We think the Indian government’s recent package of reforms can be a game-changer if executed well.

  1. Implementation of a unified goods and services tax (GST) is improving efficiencies and formalising the economy and increasing the country’s tax base.
  2. The 10 percentage-point cut in India’s corporate tax rates in 2019 has brought these in line with other countries in the region, improving the competitiveness on India’s manufacturing sector.
  3. The consolidation of 29 archaic labour laws into 4 new codes is expected to simplify rules and make them more flexible for the employer.
  4. The new version of its “Make in India” has shifted focus from high end manufacturing to import substitution, which seems more achievable.
  5. The government has extended production-linked incentives for domestic manufacturing in areas such as mobile phones, active pharmaceutical ingredients (APIs), auto & components, semiconductors, food processing, telecom & networking equipment, textiles, specialized steel, white goods, electronics, solar cells, medical devices. In addition, there are tax incentives, and protectionist increases in import duties/bans in areas where local manufacturing can easily substitute imports.
  6. The plan is to create 100 million manufacturing jobs and increase the manufacturing sector’s contribution to GDP to 25% by 2025 from the current 15-16%.
  7. The government is also looking to double infrastructure spending in the next five years versus the previous five years.
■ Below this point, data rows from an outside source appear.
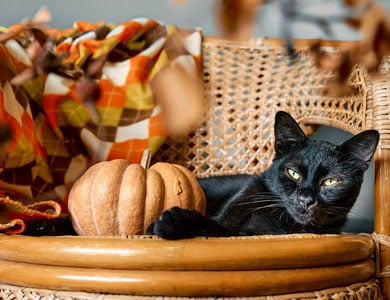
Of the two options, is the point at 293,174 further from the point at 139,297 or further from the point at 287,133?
the point at 139,297

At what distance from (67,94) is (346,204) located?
83 centimetres

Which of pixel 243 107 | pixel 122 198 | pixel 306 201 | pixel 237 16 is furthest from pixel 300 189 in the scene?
pixel 237 16

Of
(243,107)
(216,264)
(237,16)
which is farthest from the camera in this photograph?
(243,107)

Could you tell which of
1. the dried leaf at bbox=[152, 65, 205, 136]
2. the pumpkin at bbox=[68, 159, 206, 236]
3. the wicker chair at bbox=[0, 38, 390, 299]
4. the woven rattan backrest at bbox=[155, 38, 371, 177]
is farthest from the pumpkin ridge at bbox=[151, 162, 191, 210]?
the dried leaf at bbox=[152, 65, 205, 136]

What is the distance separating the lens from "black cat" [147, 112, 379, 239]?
101cm

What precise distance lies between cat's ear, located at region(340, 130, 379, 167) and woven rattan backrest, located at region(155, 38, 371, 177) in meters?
0.39

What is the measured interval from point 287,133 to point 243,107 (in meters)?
0.40

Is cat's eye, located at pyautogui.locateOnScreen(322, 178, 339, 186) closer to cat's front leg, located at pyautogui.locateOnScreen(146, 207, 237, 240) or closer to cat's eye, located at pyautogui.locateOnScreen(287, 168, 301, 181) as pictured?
cat's eye, located at pyautogui.locateOnScreen(287, 168, 301, 181)

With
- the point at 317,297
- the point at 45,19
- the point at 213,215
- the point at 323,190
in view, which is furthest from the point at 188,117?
the point at 213,215

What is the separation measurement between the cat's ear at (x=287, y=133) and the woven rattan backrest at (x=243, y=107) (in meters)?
0.34

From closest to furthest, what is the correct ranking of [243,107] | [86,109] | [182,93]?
[182,93]
[86,109]
[243,107]

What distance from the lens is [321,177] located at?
1034mm

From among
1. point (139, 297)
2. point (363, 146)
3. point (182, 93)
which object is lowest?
point (139, 297)

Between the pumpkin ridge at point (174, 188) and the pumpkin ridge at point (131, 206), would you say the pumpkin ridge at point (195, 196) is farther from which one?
the pumpkin ridge at point (131, 206)
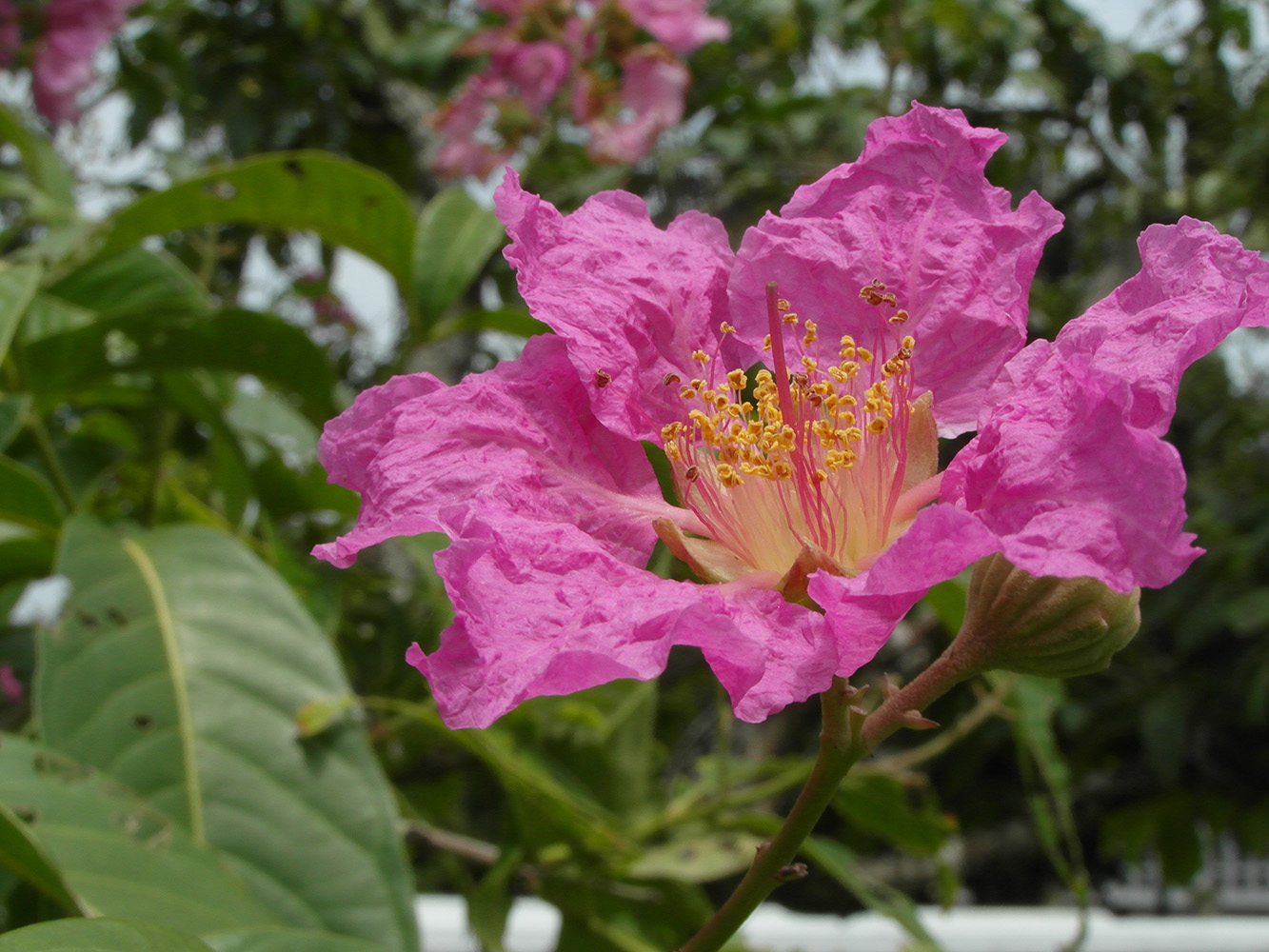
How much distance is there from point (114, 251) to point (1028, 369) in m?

Given its track record, the country may be slower in implementing some of these initiatives, but we believe that even a slower progress will be beneficial for the economic as a whole in medium to long term.

Increasing diversification of the listed space

Indian equities enjoy a premium versus other markets in the region due to its higher and more consistent return on equity profile, given the presence of a large number of high-quality, growth companies. While volatility is there, just like in any equity market, Indian equities have been able to generate 10-15% returns in USD terms over a period of 15-20 years due to this sustainable high quality returns the market offers.

This is also the reason why India’s shareholding data suggests that foreign holdings in Indian companies have remained steady across cycles at around 20-22% over the last 10-15 years.

Despite having the oldest stock exchange in Asia and having one of the largest number of listed companies in the region, one concern about India equity market has been that it is dominated by a few large companies. Also, there was no representation of the new economy sectors, such as digital and online businesses, on its stock exchanges.

All this is now changing rapidly as more domestic companies in these internet sectors are growing fast and gaining critical mass. This year, we have seen the IPOs of online food delivery company Zomato, while many others such as digital finance app Paytm, cosmetics brand and retailer Nykaa, ecommerce logistics firm Delhivery, and insurance marketplace Policybazaar as in the queue.

What this means is that the Indian equity market will continue to broaden and provide more invest options leading to an increase in alpha generation potential. A recent estimate by Bernstein suggests that these consumer tech businesses will grow from zero percent currently to about 19 percent of the total market cap of NSE 500 index by 2030.